In recent years, the international research on multi junction solar cells mainly focuses on the research and development of a-Si: H / µ c-Si: H double junction solar cells. Compared with the three junction structure, the manufacturing process of double junction solar cells is less, the required equipment is cheaper, the process parameters are easy to control, and the current matching is easy to achieve. A-Si: H / µ c-Si: H is an all silicon process without adding additional wrong atoms, which can save the cost of wrong Wan and avoid the problem of wrong pollution. The energy gap of µ C — Si: H thin film can be reduced to about 1 1 eV, so it can effectively absorb long wavelength light and replace the function of a-sige: H film. However, the thickness of P.C Si: H film which can effectively absorb red light photons needs to be about 2 p.m When PECVD l~3 A / S deposition rate of 56 MHz is used to make this film, the production rate will be too slow. Therefore, the current focus is on the production of c-Si: H films by VHF-PECVD at 30 ~ 130 MHz. Due to the high ion density in UHF plasma, the deposition rate can be improved, the ion energy is low and the damage to the films is low, so µ c-Si: H films with good quality can be deposited quickly. Internationally, the research and development achievements of Kaneka and MHI in Japan are the most representative.

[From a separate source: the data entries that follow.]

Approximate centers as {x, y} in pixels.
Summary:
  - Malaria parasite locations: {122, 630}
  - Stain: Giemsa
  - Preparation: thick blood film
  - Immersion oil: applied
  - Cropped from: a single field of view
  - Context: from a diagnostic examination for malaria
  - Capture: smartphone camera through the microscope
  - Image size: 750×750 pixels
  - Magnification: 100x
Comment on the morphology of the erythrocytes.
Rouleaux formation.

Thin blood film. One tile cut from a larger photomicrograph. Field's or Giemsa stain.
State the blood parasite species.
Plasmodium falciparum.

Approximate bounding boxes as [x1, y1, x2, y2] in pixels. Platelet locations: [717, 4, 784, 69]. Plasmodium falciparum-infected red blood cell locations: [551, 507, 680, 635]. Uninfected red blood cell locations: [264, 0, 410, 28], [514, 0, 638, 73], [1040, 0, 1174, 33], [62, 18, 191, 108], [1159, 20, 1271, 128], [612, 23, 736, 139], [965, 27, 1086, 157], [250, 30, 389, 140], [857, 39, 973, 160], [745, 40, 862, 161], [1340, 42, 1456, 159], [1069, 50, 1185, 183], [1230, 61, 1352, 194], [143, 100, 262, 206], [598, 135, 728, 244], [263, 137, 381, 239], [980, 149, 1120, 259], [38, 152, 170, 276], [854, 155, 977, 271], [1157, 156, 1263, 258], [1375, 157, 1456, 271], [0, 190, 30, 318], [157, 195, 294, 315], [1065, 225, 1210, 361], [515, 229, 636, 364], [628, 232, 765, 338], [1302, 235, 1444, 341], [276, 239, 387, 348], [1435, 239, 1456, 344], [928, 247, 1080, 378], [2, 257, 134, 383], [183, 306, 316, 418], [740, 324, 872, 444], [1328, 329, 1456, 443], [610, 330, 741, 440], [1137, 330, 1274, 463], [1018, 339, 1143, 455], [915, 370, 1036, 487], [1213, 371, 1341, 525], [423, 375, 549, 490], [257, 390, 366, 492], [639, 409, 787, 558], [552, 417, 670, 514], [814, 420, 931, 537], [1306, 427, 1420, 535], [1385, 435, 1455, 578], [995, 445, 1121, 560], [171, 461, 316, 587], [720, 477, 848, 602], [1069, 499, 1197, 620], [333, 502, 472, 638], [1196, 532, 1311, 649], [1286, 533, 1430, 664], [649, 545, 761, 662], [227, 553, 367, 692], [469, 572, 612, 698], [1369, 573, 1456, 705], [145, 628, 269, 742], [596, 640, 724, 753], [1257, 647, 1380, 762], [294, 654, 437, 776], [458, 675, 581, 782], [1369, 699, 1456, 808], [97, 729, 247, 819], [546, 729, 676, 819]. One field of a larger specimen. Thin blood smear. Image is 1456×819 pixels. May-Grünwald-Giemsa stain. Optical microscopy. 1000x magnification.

Kaneka company adds TCO interlayer to a-Si: H / TCO interlayer / µ c-Si: H double junction structure, and the FF is 1.5% respectively under the area of 1 cm2 41 V 、14. 4 mA / cm2 and 72 8. The conversion efficiency is 14 7% 0 in the study of double junction structure, another noteworthy is the a-Si: H / a-sige: H structure of Sanyo company as mentioned above, which is characterized by using a Si: H and a SiGe: Hi layers with a thickness of about 100 nm respectively, reducing the film thickness, saving consumption and improving the production rate, and maintaining the use of the original 13 56 m Hz PECVD system, relative to V H F ­ PECVD system makes it easier to quantify production in a large area.